Sometimes I see people on the DuoLingo forums say that they ultimately want to become fluent in the language they're studying. That strikes me as a lofty ambition.

For someone living in the country of the language they're learning, fluency as a goal makes sense, and in my opinion is probably achievable. Most language learners and teachers agree that the best way to become fluent is to immerse oneself in the language, and the best way to do that is by living in a country where it's spoken.

For someone not living in a country where their language is spoken, fluency must surely be much harder to achieve. Independent study, including reading and watching television programmes in the target language, can increase proficiency (I can't imagine there's such a thing as bad exposure to a language) but ultimately the way to fluency is to hear native speakers. Language, after all, is defined by its use as much as its rules. Language learning with no exposure to its actual use can, however, lead to the sort of hilarity found in the classic English As She Is Spoke.

I think goals need to be achievable and realistic in order to avoid discouragement.

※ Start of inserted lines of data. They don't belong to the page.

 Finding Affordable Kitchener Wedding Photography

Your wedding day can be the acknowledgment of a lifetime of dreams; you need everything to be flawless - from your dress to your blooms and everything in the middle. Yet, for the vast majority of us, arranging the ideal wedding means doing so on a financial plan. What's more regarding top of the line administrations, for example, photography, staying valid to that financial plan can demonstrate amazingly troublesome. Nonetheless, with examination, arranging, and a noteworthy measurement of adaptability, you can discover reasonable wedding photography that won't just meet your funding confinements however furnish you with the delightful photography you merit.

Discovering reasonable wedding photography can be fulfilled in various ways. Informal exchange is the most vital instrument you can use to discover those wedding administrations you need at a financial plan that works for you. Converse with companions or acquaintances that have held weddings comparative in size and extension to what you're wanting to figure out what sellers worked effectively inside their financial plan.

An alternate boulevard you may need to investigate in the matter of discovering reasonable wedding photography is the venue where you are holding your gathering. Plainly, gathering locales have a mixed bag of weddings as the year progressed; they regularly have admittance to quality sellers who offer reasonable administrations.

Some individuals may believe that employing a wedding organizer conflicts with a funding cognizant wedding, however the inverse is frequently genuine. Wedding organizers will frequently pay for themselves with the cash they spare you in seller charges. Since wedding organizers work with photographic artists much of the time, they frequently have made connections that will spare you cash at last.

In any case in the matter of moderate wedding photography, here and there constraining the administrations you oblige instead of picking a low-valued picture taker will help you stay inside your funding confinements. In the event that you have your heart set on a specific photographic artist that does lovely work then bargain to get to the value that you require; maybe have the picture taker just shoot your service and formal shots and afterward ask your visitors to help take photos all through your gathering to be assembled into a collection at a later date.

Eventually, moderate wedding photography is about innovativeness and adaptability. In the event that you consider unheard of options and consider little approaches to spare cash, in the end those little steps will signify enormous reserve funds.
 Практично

It's better to set a low bar, reach it, and then move on to the next target with a sense of acheivement than to reach too high and become discouraged at an apparent lack of success.

My goal with Welsh is definitely not to become fluent. Not at the moment, anyway. I don't think I'd stand a chance without being surrounded by Welsh speakers and using it every day. My aim is simply to be good enough to understand all the Welsh signs when I'm visiting Wales, to be able to conduct a simple transaction in a shop (actually I'm not that far off, if all I want is a coffee!) and to be able to read novels aimed at learners.